REQUIREMENTS: Reproduce each of the entries below word for word, keeping every line and coordinate unchanged.

SOURCE DATA:
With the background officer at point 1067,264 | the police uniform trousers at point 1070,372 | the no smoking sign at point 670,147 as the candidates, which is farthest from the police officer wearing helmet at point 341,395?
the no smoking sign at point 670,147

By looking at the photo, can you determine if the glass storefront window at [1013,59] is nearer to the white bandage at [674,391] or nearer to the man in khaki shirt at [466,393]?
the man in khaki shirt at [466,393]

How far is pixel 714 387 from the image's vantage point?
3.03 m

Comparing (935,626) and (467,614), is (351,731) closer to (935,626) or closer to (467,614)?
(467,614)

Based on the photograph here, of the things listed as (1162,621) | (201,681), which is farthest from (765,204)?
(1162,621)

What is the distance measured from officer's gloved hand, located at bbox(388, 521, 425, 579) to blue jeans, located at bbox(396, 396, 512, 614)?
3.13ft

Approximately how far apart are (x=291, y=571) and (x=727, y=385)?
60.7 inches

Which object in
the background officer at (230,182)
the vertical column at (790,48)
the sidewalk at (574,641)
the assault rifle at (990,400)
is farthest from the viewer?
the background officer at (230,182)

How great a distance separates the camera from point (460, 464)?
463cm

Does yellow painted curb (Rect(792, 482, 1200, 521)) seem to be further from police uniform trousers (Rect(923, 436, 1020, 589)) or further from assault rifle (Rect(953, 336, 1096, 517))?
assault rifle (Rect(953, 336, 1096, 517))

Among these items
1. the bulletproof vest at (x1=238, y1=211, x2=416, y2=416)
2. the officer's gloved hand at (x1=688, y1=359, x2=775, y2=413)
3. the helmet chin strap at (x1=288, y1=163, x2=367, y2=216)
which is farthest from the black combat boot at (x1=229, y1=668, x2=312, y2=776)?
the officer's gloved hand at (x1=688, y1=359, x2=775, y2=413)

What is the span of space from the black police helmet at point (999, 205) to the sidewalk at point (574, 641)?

TASK ANSWER:
With the background officer at point 1067,264 | the police uniform trousers at point 1070,372 | the no smoking sign at point 670,147 as the candidates, which is farthest from the police officer wearing helmet at point 341,395?
the no smoking sign at point 670,147

By looking at the photo, can you determine if the glass storefront window at [1013,59] is nearer to the white bandage at [674,391] or nearer to the man in khaki shirt at [466,393]?
the man in khaki shirt at [466,393]

How far is pixel 714 387 from the image's vantage point?
3.03 m

Comparing (935,626) and (467,614), is (351,731) closer to (935,626) or closer to (467,614)?
(467,614)

Based on the photograph here, of the things listed as (1162,621) | (201,681), which is farthest from (765,204)?
(1162,621)

What is the distance measured from officer's gloved hand, located at bbox(388, 521, 425, 579) to blue jeans, located at bbox(396, 396, 512, 614)?
3.13ft

Approximately how far apart are (x=291, y=571) and (x=727, y=385)?
60.7 inches

Which object in
the background officer at (230,182)
the vertical column at (790,48)
the sidewalk at (574,641)
the assault rifle at (990,400)
is farthest from the viewer?
the background officer at (230,182)

How great a distance separates the camera from point (460, 464)?
463cm

Does yellow painted curb (Rect(792, 482, 1200, 521)) seem to be further from police uniform trousers (Rect(923, 436, 1020, 589)) or further from assault rifle (Rect(953, 336, 1096, 517))?
assault rifle (Rect(953, 336, 1096, 517))

Among these items
1. the bulletproof vest at (x1=238, y1=211, x2=416, y2=416)
2. the officer's gloved hand at (x1=688, y1=359, x2=775, y2=413)
3. the helmet chin strap at (x1=288, y1=163, x2=367, y2=216)
which is farthest from the black combat boot at (x1=229, y1=668, x2=312, y2=776)?
the officer's gloved hand at (x1=688, y1=359, x2=775, y2=413)

What is the span of space from the black police helmet at point (999, 205) to the sidewalk at point (574, 641)?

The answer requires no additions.